## Text provided

- Sire: Marfa
- Grandsire: Foolish Pleasure
- Dam: Fine Tribute
- Damsire: Diplomat Way
- Sex: Stallion
- Foaled: April 2, 1987
- Country: United States
- Colour: Dark Brown
- Breeder: Mr. & Mrs. C. D. Callaway III
- Owner: Quarter B Farm
- Trainer: Neil Boyce D. Wayne Lukas
- Record: 23: 8-5-1
- Earnings: $2,897,175

Major wins
- Baldwin Stakes (1990) Santa Anita Handicap (1991) Pimlico Special (1991) San Antonio Handicap (1991) San Pasqual Handicap (1991) San Carlos Handicap (1991)

= Farma Way =

American-bred Thoroughbred racehorse

Farma Way (April 2, 1987 - November 18, 1999) was an American Thoroughbred racehorse and sire foaled in Kentucky. As a four-year-old in 1991 he was one of the leading racehorses in North America, winning the Santa Anita Handicap, Pimlico Special, San Antonio Handicap, San Pasqual Handicap and San Carlos Handicap. He was also the winner of the 1991 American Championship Racing Series.

==Background==
Farma Way was a brown horse bred in Kentucky by Mr. & Mrs. C. D. Callaway III. He was sired by Santa Anita Derby winner Marfa out of the Diplomat Way mare, Fine Tribute, a descendant of the very important sire, Nearco.

## Material provided
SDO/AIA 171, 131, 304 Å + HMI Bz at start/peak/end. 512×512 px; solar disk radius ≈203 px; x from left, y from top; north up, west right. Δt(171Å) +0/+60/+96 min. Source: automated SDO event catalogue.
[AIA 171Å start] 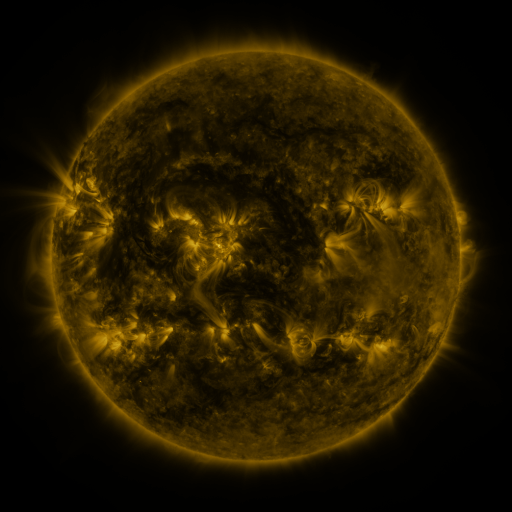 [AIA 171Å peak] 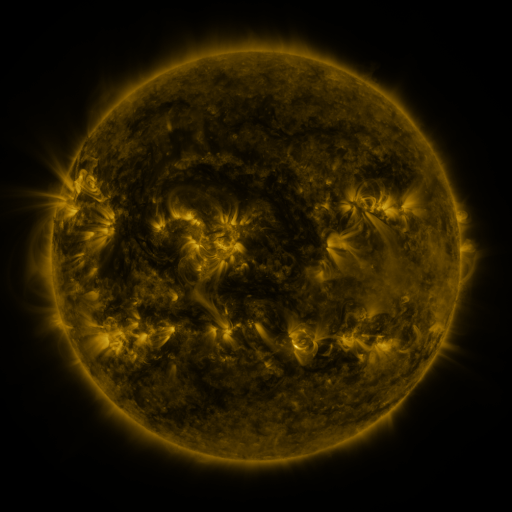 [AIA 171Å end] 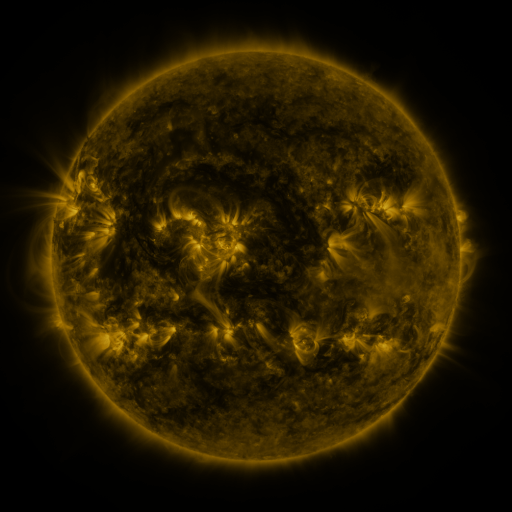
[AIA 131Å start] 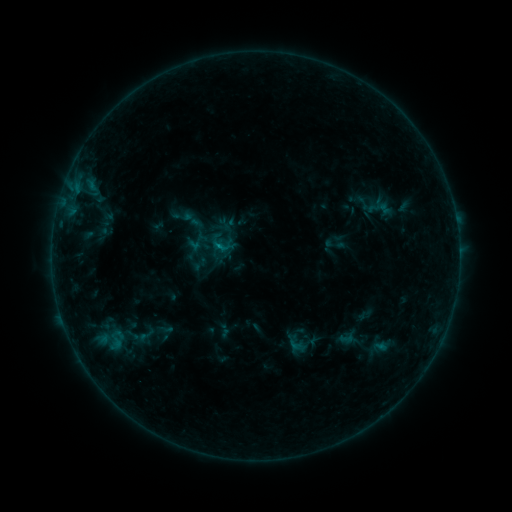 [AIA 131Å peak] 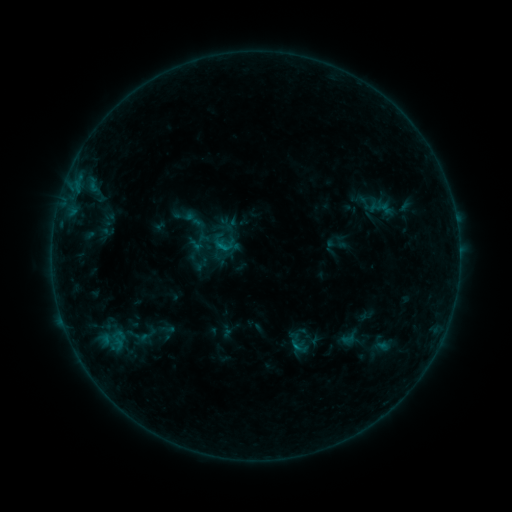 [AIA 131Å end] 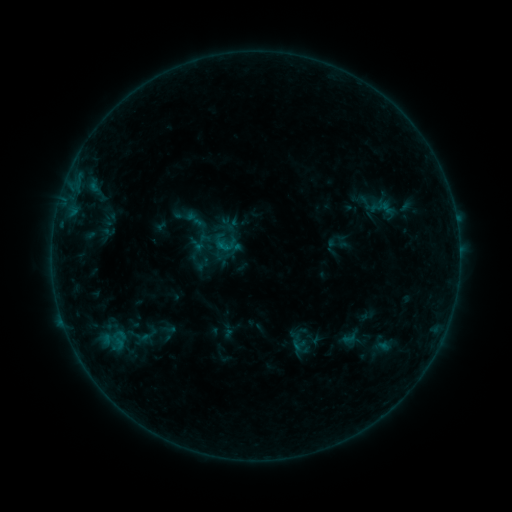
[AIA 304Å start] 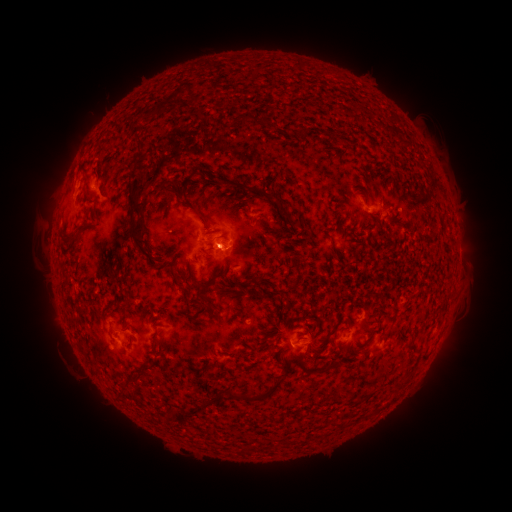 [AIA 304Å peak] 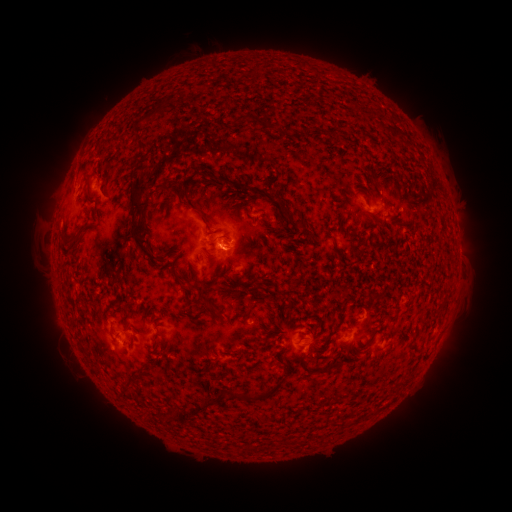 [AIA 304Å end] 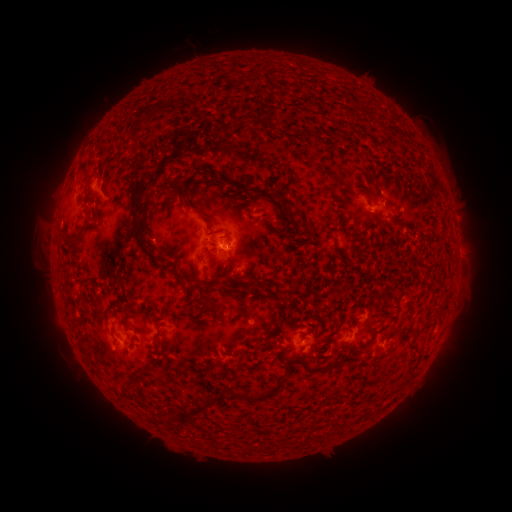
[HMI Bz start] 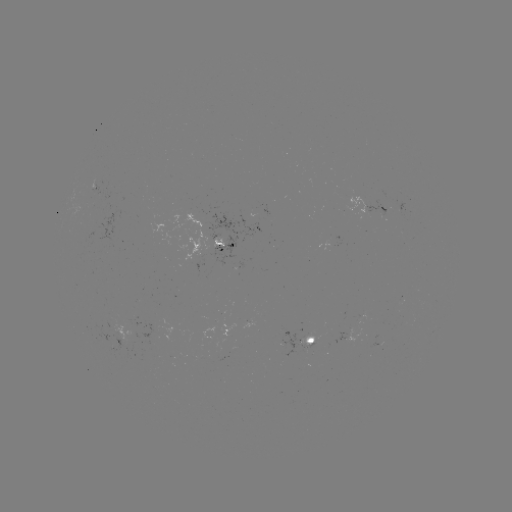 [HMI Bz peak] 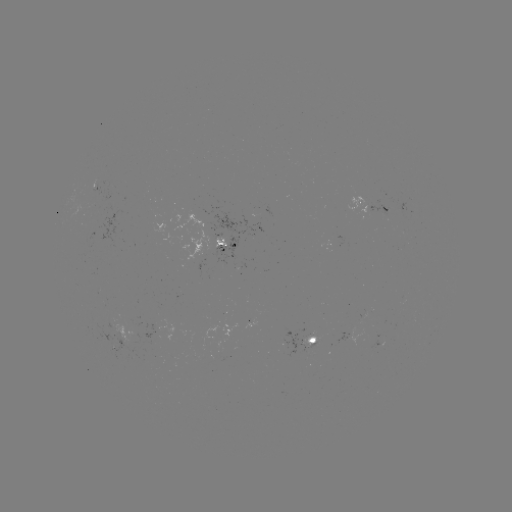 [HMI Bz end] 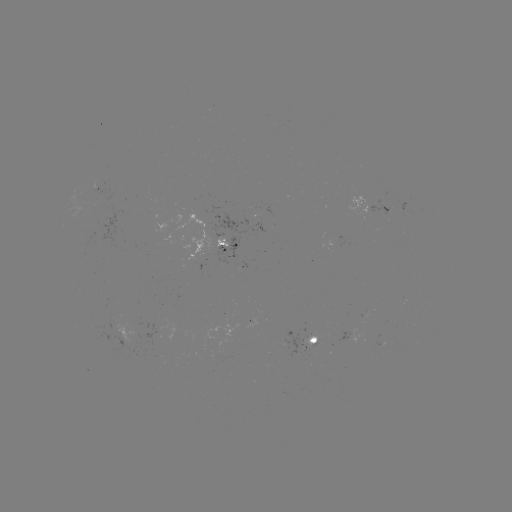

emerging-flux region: <bbox>346, 328, 361, 346</bbox>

## Task
Continue the Farma Way racehorse article, starting right after its last sentence.

## The reply
Farma Way was originally trained by Neil Boyce but was later transferred to D. Wayne Lukas.

==Racing career==
Farma Way lost his first four starts. After he ran second in the Hollywood Futurity, Boyce put him in the turf Baldwin Stakes, which was a surface change and resulted in a win.

In his fourth year, the colt won the Santa Anita Handicap and set a 1 3/16 mile track record for Pimlico Race Course in winning the 1991 Pimlico Special. His time of 1:52 2/5 also equalled the North American record for 1 3/16 miles on dirt set by Riva Ridge in 1973 at Aqueduct Racetrack. As of January 2008, their record still stands.

His headstrong ways, however, were his undoing and the cause of a 2-year dispute between jockey Gary Stevens and Farma Way's trainer, D. Wayne Lukas. Farma Way got into a duel with Jolie's Halo, and Stevens could not rate him, allowing Festin to win a race in which Farma Way was favored. When Lukas berated Stevens in public after the race, Stevens instructed his agent to refuse any Lukas mounts. It was two years before Stevens rode for Lukas again.

==Stud record==
Retired to Balla Vista Farm, in California, Farma Way was a successful sire. Some of his progeny include graded stakes race winners Birr, Cobra King, Dontbotherknocking, Rob N Gin, and Ruby Surprise.

Farma Way had to be put down on November 18, 1999, after fracturing his hind leg in a paddock accident.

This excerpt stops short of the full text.